Their defensive troubles long pre-date the interim coaches, however, and they have comfortably conceded the most goals in the Premier League’s top 10 this term, with 57 — 30 more than Newcastle and 15 more than Liverpool. Only four of the bottom five and 13th-placed Bournemouth have worse records.

On Sunday, Mason said his side “literally gave Liverpool four goals without [them] having to earn it”, and the 31-year-old is the latest coach paying for the club’s chronic lack of sound investment in the defence.

Despite hiring three defensive managers in a row, Spurs have signed just two centre-halves on permanent deals since Mauricio Pochettino was sacked in 2019: Cristian Romero and Joe Rodon, who is now struggling for minutes on loan at Rennes.
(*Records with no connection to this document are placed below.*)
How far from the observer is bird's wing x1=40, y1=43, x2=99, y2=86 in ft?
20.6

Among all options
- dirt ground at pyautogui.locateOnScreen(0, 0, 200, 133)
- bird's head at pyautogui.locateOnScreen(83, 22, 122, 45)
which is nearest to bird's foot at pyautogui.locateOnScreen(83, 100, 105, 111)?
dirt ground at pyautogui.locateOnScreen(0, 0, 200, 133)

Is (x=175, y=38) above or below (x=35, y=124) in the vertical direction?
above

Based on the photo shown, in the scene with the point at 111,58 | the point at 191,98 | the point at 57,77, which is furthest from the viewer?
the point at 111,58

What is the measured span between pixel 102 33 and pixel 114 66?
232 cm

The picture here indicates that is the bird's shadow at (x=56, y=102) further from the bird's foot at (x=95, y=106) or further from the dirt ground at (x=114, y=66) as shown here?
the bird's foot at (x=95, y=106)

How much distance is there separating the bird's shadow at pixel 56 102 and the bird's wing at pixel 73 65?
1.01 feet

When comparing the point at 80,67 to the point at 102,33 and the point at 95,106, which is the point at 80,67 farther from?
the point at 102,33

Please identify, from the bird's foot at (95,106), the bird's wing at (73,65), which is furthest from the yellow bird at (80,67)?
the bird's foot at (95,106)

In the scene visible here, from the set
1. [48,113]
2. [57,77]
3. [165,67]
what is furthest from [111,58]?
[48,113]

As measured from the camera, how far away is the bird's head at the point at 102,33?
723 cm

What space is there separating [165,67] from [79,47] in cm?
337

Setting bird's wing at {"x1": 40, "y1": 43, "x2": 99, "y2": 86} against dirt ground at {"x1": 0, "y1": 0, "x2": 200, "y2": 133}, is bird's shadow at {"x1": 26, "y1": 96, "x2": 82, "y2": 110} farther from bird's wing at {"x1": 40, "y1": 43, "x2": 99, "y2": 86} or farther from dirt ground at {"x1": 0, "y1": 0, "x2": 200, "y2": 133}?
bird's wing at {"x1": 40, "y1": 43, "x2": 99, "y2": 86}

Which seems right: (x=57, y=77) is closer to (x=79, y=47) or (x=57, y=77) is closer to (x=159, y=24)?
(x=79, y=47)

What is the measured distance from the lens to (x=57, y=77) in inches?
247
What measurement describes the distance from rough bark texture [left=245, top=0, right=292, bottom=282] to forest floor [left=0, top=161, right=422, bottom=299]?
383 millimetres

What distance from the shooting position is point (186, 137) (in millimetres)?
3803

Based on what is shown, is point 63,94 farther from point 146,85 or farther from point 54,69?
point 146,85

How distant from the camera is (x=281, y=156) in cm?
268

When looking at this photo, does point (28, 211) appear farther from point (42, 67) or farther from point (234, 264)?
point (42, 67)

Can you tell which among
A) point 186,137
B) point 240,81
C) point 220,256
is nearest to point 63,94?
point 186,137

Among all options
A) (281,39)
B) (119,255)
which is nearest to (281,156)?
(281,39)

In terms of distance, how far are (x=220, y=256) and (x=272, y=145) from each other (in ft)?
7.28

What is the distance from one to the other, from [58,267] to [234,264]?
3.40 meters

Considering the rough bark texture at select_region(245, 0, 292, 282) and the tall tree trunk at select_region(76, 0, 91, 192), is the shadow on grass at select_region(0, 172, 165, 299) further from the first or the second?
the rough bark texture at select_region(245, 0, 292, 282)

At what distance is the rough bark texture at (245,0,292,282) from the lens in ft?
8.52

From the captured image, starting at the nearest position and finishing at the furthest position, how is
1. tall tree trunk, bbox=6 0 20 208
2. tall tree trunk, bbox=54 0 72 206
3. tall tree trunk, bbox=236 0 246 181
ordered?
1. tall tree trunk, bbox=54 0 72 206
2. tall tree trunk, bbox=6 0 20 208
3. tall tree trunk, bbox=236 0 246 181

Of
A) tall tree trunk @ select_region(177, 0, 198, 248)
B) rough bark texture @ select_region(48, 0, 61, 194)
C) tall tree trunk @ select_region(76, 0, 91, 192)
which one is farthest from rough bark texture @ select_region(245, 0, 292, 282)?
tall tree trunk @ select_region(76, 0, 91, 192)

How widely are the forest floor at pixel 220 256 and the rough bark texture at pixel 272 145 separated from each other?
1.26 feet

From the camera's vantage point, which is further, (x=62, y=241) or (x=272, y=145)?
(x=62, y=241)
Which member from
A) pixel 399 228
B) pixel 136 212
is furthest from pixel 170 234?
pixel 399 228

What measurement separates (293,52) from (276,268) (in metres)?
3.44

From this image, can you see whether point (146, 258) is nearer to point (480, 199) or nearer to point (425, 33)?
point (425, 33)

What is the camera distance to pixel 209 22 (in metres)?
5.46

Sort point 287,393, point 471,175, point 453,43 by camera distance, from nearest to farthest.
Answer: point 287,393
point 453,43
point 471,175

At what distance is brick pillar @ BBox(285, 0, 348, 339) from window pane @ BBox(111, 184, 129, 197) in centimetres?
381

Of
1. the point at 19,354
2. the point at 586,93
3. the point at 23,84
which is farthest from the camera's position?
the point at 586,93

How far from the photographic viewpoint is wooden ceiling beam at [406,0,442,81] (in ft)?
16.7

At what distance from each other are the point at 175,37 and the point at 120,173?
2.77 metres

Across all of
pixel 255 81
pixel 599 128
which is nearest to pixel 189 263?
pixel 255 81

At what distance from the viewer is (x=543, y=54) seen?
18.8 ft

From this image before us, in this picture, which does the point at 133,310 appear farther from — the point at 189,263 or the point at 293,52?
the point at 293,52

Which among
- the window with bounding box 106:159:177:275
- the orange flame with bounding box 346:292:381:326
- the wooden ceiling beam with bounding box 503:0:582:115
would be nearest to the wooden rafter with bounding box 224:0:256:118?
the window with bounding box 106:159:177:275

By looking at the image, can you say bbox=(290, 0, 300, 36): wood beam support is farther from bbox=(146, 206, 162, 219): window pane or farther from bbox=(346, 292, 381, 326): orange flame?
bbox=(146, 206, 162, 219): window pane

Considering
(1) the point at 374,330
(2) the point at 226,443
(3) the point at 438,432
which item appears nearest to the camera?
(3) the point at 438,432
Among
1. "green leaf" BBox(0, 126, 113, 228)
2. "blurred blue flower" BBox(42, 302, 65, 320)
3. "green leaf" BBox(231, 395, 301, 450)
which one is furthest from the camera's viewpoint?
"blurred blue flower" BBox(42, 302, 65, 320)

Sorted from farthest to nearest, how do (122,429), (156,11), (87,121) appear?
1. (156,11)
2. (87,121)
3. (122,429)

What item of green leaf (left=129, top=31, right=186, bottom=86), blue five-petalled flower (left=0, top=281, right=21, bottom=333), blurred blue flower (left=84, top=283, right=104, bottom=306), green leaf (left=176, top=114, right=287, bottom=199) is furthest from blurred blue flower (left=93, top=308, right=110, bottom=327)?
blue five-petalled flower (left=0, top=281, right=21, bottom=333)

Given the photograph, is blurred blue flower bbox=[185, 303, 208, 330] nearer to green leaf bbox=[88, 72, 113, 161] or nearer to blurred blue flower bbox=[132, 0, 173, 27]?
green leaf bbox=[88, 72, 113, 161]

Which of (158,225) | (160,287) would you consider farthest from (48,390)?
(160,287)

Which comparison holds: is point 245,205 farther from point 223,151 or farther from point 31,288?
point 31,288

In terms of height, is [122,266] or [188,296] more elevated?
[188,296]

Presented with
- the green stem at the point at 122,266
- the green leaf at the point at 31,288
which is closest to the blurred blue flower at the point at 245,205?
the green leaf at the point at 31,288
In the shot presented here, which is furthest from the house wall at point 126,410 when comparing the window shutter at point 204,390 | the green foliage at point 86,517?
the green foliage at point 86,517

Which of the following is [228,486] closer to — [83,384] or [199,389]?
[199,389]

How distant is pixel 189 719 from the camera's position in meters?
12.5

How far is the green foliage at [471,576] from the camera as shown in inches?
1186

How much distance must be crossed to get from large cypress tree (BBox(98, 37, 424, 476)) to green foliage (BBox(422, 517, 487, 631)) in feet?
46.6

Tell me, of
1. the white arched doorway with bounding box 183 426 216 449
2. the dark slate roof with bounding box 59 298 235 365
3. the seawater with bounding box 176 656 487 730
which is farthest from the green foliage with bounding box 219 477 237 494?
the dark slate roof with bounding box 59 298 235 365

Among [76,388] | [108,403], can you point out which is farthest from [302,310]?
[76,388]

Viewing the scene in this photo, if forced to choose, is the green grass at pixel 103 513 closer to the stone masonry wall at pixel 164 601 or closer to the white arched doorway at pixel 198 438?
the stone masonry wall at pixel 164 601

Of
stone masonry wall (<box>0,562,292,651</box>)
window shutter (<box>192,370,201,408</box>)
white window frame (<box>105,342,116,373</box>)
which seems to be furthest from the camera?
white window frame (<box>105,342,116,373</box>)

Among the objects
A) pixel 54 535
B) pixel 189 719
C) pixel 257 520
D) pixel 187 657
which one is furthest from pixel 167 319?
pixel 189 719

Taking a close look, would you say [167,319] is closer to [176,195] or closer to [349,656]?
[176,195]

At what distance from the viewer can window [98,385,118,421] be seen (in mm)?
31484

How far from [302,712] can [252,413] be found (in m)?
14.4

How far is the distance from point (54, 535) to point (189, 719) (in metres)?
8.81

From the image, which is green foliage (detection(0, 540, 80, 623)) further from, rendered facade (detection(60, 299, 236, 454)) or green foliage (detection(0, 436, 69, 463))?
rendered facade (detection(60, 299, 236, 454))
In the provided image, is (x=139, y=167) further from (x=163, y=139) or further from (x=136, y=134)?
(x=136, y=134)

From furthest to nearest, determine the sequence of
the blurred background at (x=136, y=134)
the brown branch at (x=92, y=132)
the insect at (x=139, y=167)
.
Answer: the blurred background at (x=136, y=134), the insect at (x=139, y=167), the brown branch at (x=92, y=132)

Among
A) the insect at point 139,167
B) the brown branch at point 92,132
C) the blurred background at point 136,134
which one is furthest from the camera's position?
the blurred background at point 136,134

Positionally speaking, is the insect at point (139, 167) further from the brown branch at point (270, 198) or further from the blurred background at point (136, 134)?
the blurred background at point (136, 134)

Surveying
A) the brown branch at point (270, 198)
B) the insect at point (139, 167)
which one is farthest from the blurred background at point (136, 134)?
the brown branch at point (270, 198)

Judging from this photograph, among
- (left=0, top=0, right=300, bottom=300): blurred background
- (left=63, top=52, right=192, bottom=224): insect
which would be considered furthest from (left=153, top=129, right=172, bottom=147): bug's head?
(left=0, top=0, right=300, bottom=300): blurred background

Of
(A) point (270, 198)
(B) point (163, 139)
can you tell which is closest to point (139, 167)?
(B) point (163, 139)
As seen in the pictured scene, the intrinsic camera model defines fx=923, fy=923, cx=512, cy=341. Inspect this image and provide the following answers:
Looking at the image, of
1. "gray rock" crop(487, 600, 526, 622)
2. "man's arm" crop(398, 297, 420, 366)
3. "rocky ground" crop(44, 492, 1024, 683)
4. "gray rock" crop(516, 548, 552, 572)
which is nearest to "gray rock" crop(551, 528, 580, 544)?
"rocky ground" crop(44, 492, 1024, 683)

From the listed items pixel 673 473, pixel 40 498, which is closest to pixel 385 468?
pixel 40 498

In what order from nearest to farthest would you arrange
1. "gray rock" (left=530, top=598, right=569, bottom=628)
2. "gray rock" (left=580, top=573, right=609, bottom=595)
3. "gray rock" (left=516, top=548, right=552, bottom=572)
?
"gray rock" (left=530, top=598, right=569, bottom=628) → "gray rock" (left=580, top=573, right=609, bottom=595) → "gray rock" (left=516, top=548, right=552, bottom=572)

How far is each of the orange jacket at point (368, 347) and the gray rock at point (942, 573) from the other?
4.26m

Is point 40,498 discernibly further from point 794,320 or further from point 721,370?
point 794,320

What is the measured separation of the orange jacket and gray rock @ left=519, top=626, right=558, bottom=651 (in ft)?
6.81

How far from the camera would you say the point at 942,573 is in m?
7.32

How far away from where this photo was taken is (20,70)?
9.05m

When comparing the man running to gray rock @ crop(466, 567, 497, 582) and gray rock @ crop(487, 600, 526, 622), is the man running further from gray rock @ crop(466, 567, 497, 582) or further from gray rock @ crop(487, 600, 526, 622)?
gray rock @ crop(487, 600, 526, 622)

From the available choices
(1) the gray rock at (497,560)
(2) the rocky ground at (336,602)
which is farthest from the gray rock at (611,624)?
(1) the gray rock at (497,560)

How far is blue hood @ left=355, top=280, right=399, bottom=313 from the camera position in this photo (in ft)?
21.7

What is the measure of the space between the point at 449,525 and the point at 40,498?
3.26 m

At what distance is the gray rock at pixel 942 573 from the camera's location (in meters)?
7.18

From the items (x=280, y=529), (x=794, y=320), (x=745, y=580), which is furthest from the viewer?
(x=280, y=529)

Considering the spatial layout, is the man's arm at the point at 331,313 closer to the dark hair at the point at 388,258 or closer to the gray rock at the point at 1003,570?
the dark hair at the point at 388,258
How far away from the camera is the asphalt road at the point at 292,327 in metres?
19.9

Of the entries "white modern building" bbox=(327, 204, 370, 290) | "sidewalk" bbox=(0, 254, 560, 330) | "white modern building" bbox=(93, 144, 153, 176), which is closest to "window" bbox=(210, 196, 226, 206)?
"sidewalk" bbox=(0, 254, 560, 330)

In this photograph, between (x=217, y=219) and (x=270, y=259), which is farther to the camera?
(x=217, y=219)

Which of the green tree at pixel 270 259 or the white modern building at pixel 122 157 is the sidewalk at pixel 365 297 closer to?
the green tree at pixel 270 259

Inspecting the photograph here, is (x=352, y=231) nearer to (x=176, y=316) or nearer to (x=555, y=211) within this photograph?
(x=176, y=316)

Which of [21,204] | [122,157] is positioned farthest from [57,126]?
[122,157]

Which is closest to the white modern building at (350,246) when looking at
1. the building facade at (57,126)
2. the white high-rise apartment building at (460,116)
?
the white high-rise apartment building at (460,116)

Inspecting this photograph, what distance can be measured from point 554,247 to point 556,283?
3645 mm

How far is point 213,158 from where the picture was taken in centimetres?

Before Romero, the last centre-half to join Spurs who could genuinely be said to have improved the team was Toby Alderweireld, in 2015.

Eric Dier, Davinson Sanchez, Ben Davies and Japhet Tanganga are all relics of the Pochettino era and, with the exception of the Welshman, have struggled at times this season.

A top coach, committed to improving players, would make a difference, but there is enough evidence by now that Spurs simply do not have the defenders with the consistency or quality for a top-six side.

Romero is clearly of the required standard at his best, and barely put a foot wrong as Argentina won the World Cup, but he carelessly gave away the penalty for Liverpool’s third — another example of the £47million signing adopting different standards for club and country.

Eric Dier has come in for major criticism from Tottenham fans (Getty Images)
Eric Dier has come in for major criticism from Tottenham fans (Getty Images)

Short-term, Dier would benefit from being taken out of the firing line, but even if Mason is prepared to be ruthless and drop his former team-mate, his options are limited for Saturday’s visit of Crystal Palace.

Mason is unlikely to risk switching to a back four, so bringing Clement Lenglet into the middle of the defence is his only obvious solution until Emerson Royal is fit again.

Long-term, Spurs need at least one top centre-half and probably a new left-back, especially if Antonio Conte’s permanent successor has designs on playing a back four.

Mason’s mini-tenure has the potential to revitalise Spurs as an attacking force, but it is increasingly obvious that no new manager, be it Mason, Julian Nagelsmann or another, can build a successful team without major surgery in the defence.